Una madre ha denunciado públicamente el trato recibido este sábado en el servicio de Urgencias de Santa Elena, donde acudió con su hijo con trastorno del espectro autista (TEA). La mujer asegura que, al presentar la tarjeta sanitaria del menor junto con la tarjeta T-Cuida, destinada a facilitar la atención de personas con necesidades especiales, el vigilante de seguridad desconocía su existencia y no supo cómo proceder.
Según relata, tras explicar que esta acreditación tiene como objetivo agilizar, siempre que sea posible, la atención para reducir el estrés que provocan las esperas a las personas con autismo, el trabajador le indicó que esperara fuera del edificio y le manifestó que no conocía el protocolo asociado a esta tarjeta.
"Me dijo que ese día me dejaba pasar, pero que él no tenía el protocolo de esa tarjeta, solo el de la Policía", explica la madre, quien considera que la respuesta demuestra una falta de información y de sensibilidad hacia las personas con TEA y sus familias.

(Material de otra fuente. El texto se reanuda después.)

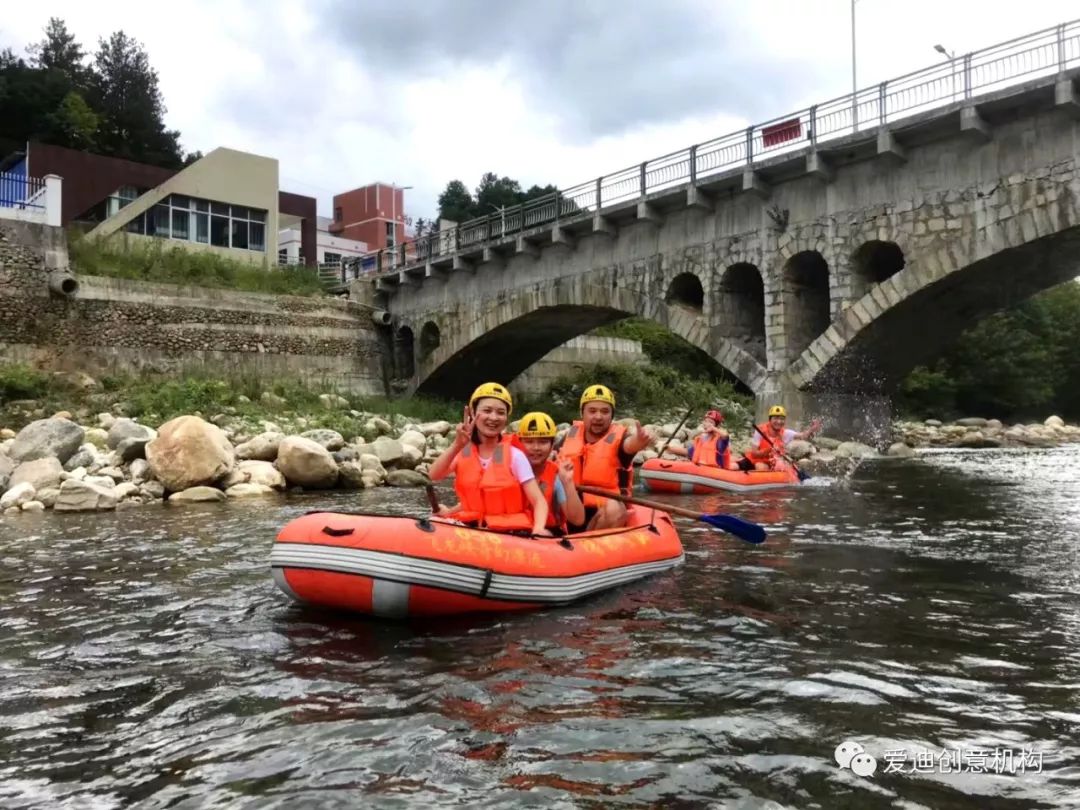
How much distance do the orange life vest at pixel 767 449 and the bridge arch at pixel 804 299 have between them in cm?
304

La usuaria recuerda que la tarjeta T-Cuida fue impulsada por Sacyl para facilitar la atención de pacientes con necesidades especiales y lamenta que, más de un año después de su implantación, todavía haya profesionales que desconozcan su funcionamiento. "Me dijo que fuera yo quien pidiera que le enviaran los protocolos. Creo que no es mi responsabilidad", señala.
La madre reconoce que en ese momento no supo reaccionar, aunque posteriormente decidió hacer pública su experiencia para reclamar una mayor formación e información entre el personal que presta servicio en los centros sanitarios, especialmente en aquellos puestos que constituyen el primer contacto con los pacientes y sus familias.